The exercise calls for a faithful copy of all the data.

[MATERIAL FOR THE TASK — start]

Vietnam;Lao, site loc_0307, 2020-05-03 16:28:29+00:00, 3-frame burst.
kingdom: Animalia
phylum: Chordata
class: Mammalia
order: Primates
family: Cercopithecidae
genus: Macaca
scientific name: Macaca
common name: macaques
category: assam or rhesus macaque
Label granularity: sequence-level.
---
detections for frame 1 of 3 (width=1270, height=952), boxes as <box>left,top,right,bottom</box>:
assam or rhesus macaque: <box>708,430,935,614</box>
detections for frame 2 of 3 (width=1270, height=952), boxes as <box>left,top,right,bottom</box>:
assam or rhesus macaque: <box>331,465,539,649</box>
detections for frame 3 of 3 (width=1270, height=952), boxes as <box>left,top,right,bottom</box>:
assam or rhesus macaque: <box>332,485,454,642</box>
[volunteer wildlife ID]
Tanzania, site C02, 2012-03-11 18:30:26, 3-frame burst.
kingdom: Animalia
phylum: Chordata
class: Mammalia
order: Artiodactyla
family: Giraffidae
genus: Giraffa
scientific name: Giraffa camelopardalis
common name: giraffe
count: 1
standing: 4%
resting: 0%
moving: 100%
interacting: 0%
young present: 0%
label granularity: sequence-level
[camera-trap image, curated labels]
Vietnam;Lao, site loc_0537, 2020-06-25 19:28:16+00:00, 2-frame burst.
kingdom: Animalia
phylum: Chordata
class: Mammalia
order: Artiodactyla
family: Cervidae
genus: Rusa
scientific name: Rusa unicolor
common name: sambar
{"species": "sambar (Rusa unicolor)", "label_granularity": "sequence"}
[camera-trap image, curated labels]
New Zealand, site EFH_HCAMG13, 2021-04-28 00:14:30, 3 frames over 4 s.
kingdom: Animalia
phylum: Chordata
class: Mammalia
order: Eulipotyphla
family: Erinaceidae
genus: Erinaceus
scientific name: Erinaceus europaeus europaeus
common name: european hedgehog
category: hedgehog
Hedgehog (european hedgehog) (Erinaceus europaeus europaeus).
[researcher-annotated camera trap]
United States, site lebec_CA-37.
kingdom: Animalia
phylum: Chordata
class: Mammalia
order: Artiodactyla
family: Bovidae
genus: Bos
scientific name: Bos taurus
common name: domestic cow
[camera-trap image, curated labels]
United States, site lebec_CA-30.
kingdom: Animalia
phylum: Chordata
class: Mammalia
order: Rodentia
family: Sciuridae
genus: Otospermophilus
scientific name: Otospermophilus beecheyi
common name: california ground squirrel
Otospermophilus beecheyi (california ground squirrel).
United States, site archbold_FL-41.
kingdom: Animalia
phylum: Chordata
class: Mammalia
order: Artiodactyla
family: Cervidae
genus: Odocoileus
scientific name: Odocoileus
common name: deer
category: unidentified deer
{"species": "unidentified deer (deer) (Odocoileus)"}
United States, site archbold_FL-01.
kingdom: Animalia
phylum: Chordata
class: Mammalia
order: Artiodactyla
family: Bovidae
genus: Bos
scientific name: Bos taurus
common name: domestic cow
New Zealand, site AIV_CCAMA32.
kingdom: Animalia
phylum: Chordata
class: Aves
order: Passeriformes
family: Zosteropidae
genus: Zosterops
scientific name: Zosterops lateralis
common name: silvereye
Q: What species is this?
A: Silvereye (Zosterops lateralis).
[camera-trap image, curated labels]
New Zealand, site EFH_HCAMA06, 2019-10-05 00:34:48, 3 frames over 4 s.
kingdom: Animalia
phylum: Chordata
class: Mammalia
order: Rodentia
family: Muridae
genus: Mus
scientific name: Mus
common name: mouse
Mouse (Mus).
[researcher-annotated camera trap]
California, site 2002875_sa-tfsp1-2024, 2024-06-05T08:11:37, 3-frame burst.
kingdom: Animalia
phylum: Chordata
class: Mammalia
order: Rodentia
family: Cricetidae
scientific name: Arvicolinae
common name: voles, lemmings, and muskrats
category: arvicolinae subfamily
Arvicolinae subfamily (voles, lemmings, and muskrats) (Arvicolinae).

[MATERIAL FOR THE TASK — finish]

• SOLVED PROBLEM:
Vietnam;Lao, site loc_0307, 2020-05-03 16:28:29+00:00, 3-frame burst.
kingdom: Animalia
phylum: Chordata
class: Mammalia
order: Primates
family: Cercopithecidae
genus: Macaca
scientific name: Macaca
common name: macaques
category: assam or rhesus macaque
Label granularity: sequence-level.
---
detections for frame 1 of 3 (width=1270, height=952), boxes as <box>left,top,right,bottom</box>:
assam or rhesus macaque: <box>708,430,935,614</box>
detections for frame 2 of 3 (width=1270, height=952), boxes as <box>left,top,right,bottom</box>:
assam or rhesus macaque: <box>331,465,539,649</box>
detections for frame 3 of 3 (width=1270, height=952), boxes as <box>left,top,right,bottom</box>:
assam or rhesus macaque: <box>332,485,454,642</box>
[volunteer wildlife ID]
Tanzania, site C02, 2012-03-11 18:30:26, 3-frame burst.
kingdom: Animalia
phylum: Chordata
class: Mammalia
order: Artiodactyla
family: Giraffidae
genus: Giraffa
scientific name: Giraffa camelopardalis
common name: giraffe
count: 1
standing: 4%
resting: 0%
moving: 100%
interacting: 0%
young present: 0%
label granularity: sequence-level
[camera-trap image, curated labels]
Vietnam;Lao, site loc_0537, 2020-06-25 19:28:16+00:00, 2-frame burst.
kingdom: Animalia
phylum: Chordata
class: Mammalia
order: Artiodactyla
family: Cervidae
genus: Rusa
scientific name: Rusa unicolor
common name: sambar
{"species": "sambar (Rusa unicolor)", "label_granularity": "sequence"}
[camera-trap image, curated labels]
New Zealand, site EFH_HCAMG13, 2021-04-28 00:14:30, 3 frames over 4 s.
kingdom: Animalia
phylum: Chordata
class: Mammalia
order: Eulipotyphla
family: Erinaceidae
genus: Erinaceus
scientific name: Erinaceus europaeus europaeus
common name: european hedgehog
category: hedgehog
Hedgehog (european hedgehog) (Erinaceus europaeus europaeus).
[researcher-annotated camera trap]
United States, site lebec_CA-37.
kingdom: Animalia
phylum: Chordata
class: Mammalia
order: Artiodactyla
family: Bovidae
genus: Bos
scientific name: Bos taurus
common name: domestic cow
[camera-trap image, curated labels]
United States, site lebec_CA-30.
kingdom: Animalia
phylum: Chordata
class: Mammalia
order: Rodentia
family: Sciuridae
genus: Otospermophilus
scientific name: Otospermophilus beecheyi
common name: california ground squirrel
Otospermophilus beecheyi (california ground squirrel).
United States, site archbold_FL-41.
kingdom: Animalia
phylum: Chordata
class: Mammalia
order: Artiodactyla
family: Cervidae
genus: Odocoileus
scientific name: Odocoileus
common name: deer
category: unidentified deer
{"species": "unidentified deer (deer) (Odocoileus)"}
United States, site archbold_FL-01.
kingdom: Animalia
phylum: Chordata
class: Mammalia
order: Artiodactyla
family: Bovidae
genus: Bos
scientific name: Bos taurus
common name: domestic cow
New Zealand, site AIV_CCAMA32.
kingdom: Animalia
phylum: Chordata
class: Aves
order: Passeriformes
family: Zosteropidae
genus: Zosterops
scientific name: Zosterops lateralis
common name: silvereye
Q: What species is this?
A: Silvereye (Zosterops lateralis).
[camera-trap image, curated labels]
New Zealand, site EFH_HCAMA06, 2019-10-05 00:34:48, 3 frames over 4 s.
kingdom: Animalia
phylum: Chordata
class: Mammalia
order: Rodentia
family: Muridae
genus: Mus
scientific name: Mus
common name: mouse
Mouse (Mus).
[researcher-annotated camera trap]
California, site 2002875_sa-tfsp1-2024, 2024-06-05T08:11:37, 3-frame burst.
kingdom: Animalia
phylum: Chordata
class: Mammalia
order: Rodentia
family: Cricetidae
scientific name: Arvicolinae
common name: voles, lemmings, and muskrats
category: arvicolinae subfamily
Arvicolinae subfamily (voles, lemmings, and muskrats) (Arvicolinae).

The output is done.